BGH, Beschluss vom 23.02.2021 - Aktenzeichen XIII ZB 12/19

DRsp Nr. 2021/9201

Rechtmäßige Anordnung der Sicherungshaft bis zur Rückführung eines abgelehnten Asylbewerbers

Grundsätzlich bedarf es, wenn die beteiligte Behörde einen längeren Zeitraum als sechs Wochen für die Organisation einer sicherheitsbegleiteten Rückführung des Betroffenen für erforderlich hält und deshalb die Anordnung längerer Haft beantragt, einer auf den konkreten Fall bezogenen Begründung, die dies unter Ausführungen etwa zu Art des Fluges, Buchungslage der in Betracht kommenden Luftverkehrsunternehmen, Anzahl der gegebenenfalls erforderlichen Begleitpersonen, Personalsituation usw. nachvollziehbar erklärt. Soll die Haft allerdings im Hinblick auf eine allfällige Verzögerung der Rückführung nur um wenige Tage verlängert werden, erübrigen sich eingehendere Erläuterungen, sofern im Übrigen der für die Rückführung erforderliche Zeitbedarf nachvollziehbar dargelegt ist.

Tenor

Die Rechtsbeschwerde gegen den Beschluss des Landgerichts Ingolstadt, 2. Zivilkammer, vom 18. Januar 2018 wird auf Kosten des Betroffenen mit der Maßgabe zurückgewiesen, dass Dolmetscherkosten nicht erhoben werden.

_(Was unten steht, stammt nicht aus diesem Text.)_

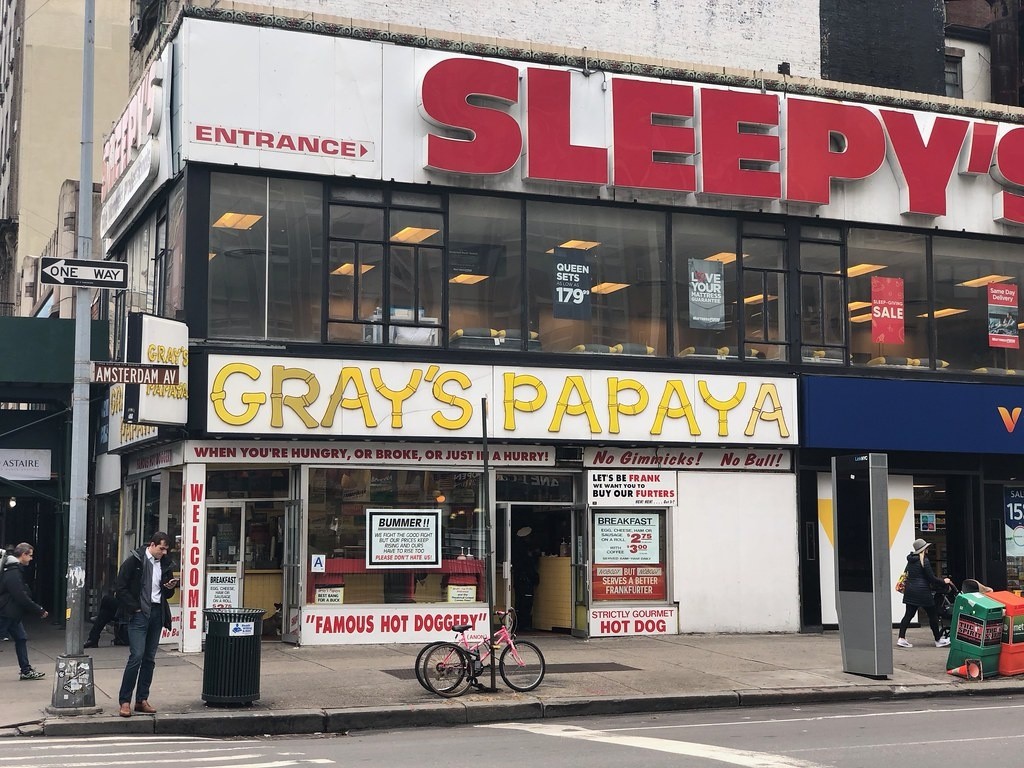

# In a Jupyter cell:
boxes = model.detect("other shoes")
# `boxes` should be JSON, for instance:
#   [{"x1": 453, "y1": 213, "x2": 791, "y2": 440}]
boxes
[
  {"x1": 522, "y1": 626, "x2": 537, "y2": 632},
  {"x1": 134, "y1": 700, "x2": 157, "y2": 713},
  {"x1": 83, "y1": 638, "x2": 98, "y2": 648},
  {"x1": 119, "y1": 702, "x2": 132, "y2": 717},
  {"x1": 19, "y1": 668, "x2": 46, "y2": 680}
]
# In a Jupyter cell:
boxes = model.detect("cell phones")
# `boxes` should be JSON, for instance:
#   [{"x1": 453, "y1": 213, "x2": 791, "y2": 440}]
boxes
[{"x1": 169, "y1": 579, "x2": 176, "y2": 584}]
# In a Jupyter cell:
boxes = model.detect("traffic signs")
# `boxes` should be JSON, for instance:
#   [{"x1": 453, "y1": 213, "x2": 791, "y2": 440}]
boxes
[{"x1": 39, "y1": 256, "x2": 128, "y2": 290}]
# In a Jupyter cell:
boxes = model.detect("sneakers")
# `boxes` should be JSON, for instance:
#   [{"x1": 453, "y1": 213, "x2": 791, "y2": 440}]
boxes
[
  {"x1": 934, "y1": 638, "x2": 950, "y2": 647},
  {"x1": 896, "y1": 638, "x2": 913, "y2": 647}
]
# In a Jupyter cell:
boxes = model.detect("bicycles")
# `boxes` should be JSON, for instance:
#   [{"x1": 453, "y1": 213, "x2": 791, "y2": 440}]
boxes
[{"x1": 415, "y1": 606, "x2": 545, "y2": 698}]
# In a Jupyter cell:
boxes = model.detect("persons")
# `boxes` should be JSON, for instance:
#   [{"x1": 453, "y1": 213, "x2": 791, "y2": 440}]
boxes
[
  {"x1": 897, "y1": 538, "x2": 952, "y2": 650},
  {"x1": 0, "y1": 541, "x2": 49, "y2": 681},
  {"x1": 514, "y1": 537, "x2": 541, "y2": 633},
  {"x1": 83, "y1": 531, "x2": 181, "y2": 717}
]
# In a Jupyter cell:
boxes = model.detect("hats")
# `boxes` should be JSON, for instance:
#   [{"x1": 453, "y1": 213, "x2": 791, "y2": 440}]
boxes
[
  {"x1": 517, "y1": 526, "x2": 533, "y2": 537},
  {"x1": 912, "y1": 539, "x2": 932, "y2": 554}
]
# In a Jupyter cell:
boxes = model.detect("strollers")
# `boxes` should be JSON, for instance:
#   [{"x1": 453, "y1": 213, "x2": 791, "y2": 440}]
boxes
[{"x1": 933, "y1": 579, "x2": 993, "y2": 637}]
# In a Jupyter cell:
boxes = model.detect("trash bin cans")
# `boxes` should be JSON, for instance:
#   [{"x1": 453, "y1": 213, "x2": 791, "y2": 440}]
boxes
[{"x1": 202, "y1": 608, "x2": 267, "y2": 708}]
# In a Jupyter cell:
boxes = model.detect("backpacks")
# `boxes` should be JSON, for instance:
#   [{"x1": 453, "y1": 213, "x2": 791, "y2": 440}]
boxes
[{"x1": 0, "y1": 549, "x2": 24, "y2": 576}]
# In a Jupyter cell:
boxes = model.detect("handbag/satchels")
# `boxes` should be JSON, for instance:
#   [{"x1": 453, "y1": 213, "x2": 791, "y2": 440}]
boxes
[{"x1": 895, "y1": 571, "x2": 909, "y2": 594}]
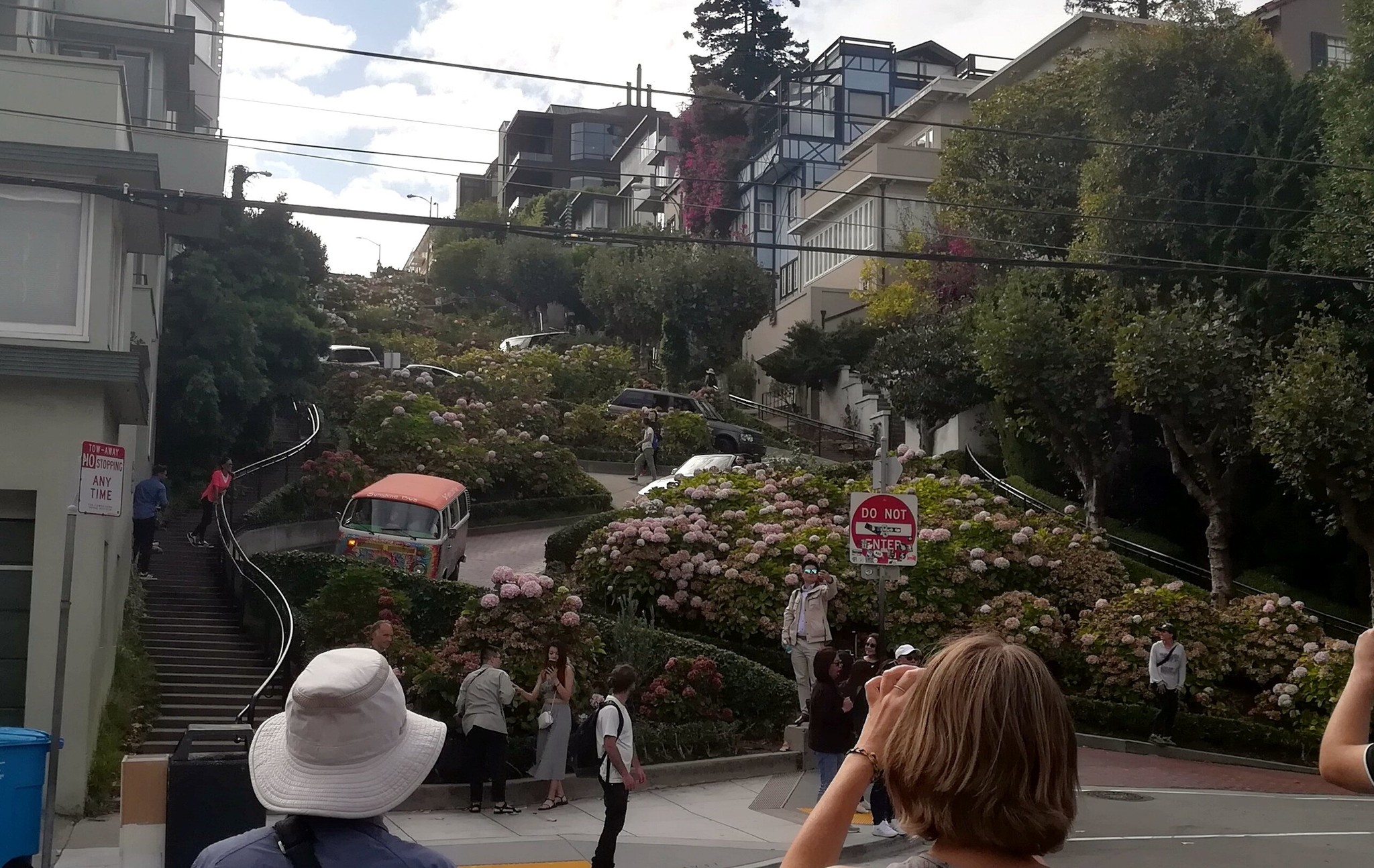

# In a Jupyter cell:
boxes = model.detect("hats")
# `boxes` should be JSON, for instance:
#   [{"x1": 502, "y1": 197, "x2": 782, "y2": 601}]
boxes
[
  {"x1": 247, "y1": 647, "x2": 447, "y2": 819},
  {"x1": 804, "y1": 559, "x2": 819, "y2": 568},
  {"x1": 895, "y1": 644, "x2": 922, "y2": 660},
  {"x1": 705, "y1": 368, "x2": 715, "y2": 374}
]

Der Gegenstandswert des Rechtsbeschwerdeverfahrens beträgt 5.000 €.

Normenkette:

FamFG § 417 Abs. 2 S. 2 Nr. 3 ;

Gründe

I. Der Betroffene, ein marokkanischer Staatsangehöriger, reiste am 21. Juli 2017 von Österreich kommend nach Deutschland ein. Im Zug auf der Strecke zwischen Salzburg und München wurde er bei einer grenzpolizeilichen Kontrolle ohne gültige Einreise- oder Aufenthaltsdokumente aufgegriffen. Ein von ihm zuvor gestellter Asylantrag war mit vollziehbarem Bescheid des Bundesamts für Migration und Flüchtlinge vom 29. Mai 2017 als unbegründet abgelehnt worden, zugleich war ihm die Abschiebung angedroht worden.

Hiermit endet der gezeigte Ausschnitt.